Text:
This article was written by Jason O’Rawe on ODSC. Jason is an ODSC data science team contributor.
Twitter is an indispensable resource for data scientists as well as for the broader data science community. With the right connections, you can use twitter to learn data science, discover new technologies, computational tools and methodologies, and you can contribute to and build a community of data scientists working for the social good.
Indeed, we at the ODSC use twitter to spread the word about the great data science speakers and workshops happening conference events like ODSC East. With a good twitter list, however, you can bring much of value and content that comes with attending an influential meeting like ODSC East directly to your twitter feed!
Data science is a highly diverse and interdisciplinary field, but does data science twitter chatter reflect its interdisciplinary nature? Are there distinct communities of data scientists that interact with and cater to distinct sub-fields? To begin seeking an answer to this question, we will walk you through the simple analysis of a weeks worth data science related tweets.

Data:
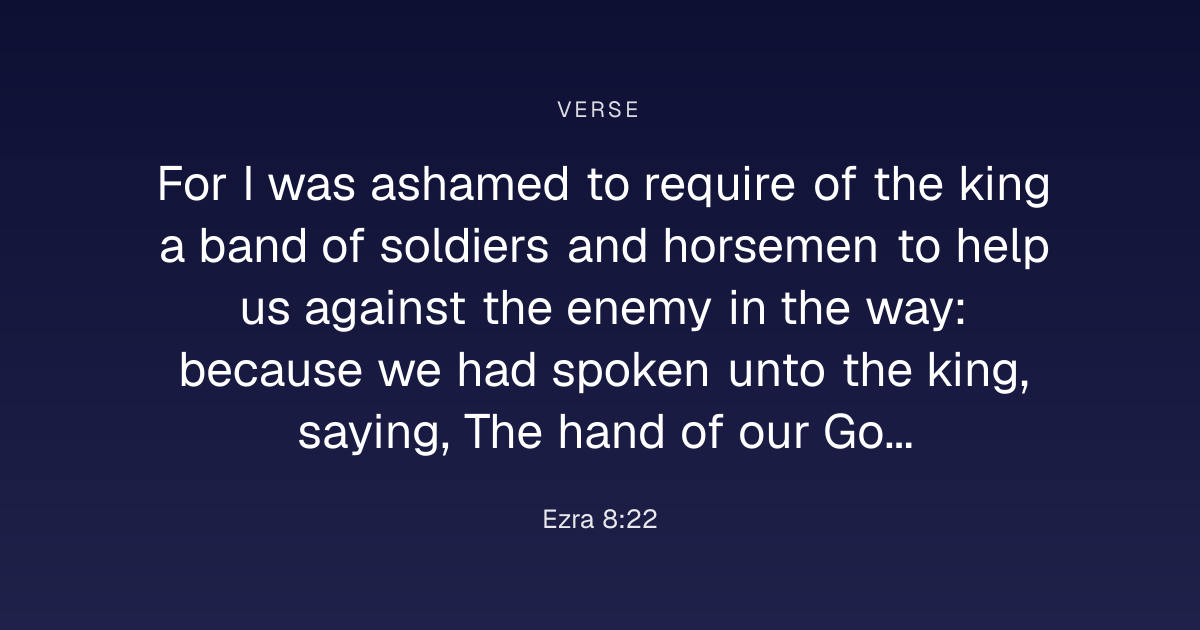 VERSE

For I was ashamed to require of the king a band of soldiers and horsemen to help us against the enemy in the way: because we had spoken unto the king, saying, The hand of our Go...

Ezra 8:22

Required tasks:
**1)** Answer these about the article on data science Twitter, one per line:
(a) How is Jason O'Rawe described?
(b) What does the ODSC use Twitter for?
(c) What will the analysis examine?
**2)** Carry the article on data science Twitter forward from its last sentence.

Numbered answers:
**1)**
(a) As an ODSC data science team contributor.
(b) To spread the word about the great data science speakers and workshops at conference events like ODSC East.
(c) A week's worth of data science related tweets.

**2)**
A data science twitter network
Tweets were collected using a tweepy listener (see here1 for a tutorial on building a twitter listener), and stored in a text file named “data_science_twitter.txt”. Let’s first load the tweets and extract user mentions to take a quick look at the volume of data science tweets from this week.
Tweets and network edges (links between twitter users) were gathered based on user mentions. How many tweets and user mentions were there?
There are 159600 tweets about data science this week, and 162070 user mentions!
The data science twitter community is incredibly active; we saw almost 160,000 tweets within a single week! And, there seems to be just as much interaction within the community, as there is about the same number of user mentions, not including self-mentions.
But what does the network look actually like? To build a network and find the most influential data science twitter uses, we will use the NetworkX package to create a directed graph and to calculate eigenvector centrality (a measure of network influence) among the nodes (twitter users). The resulting network is plotted using Gephi.
To read more, click here.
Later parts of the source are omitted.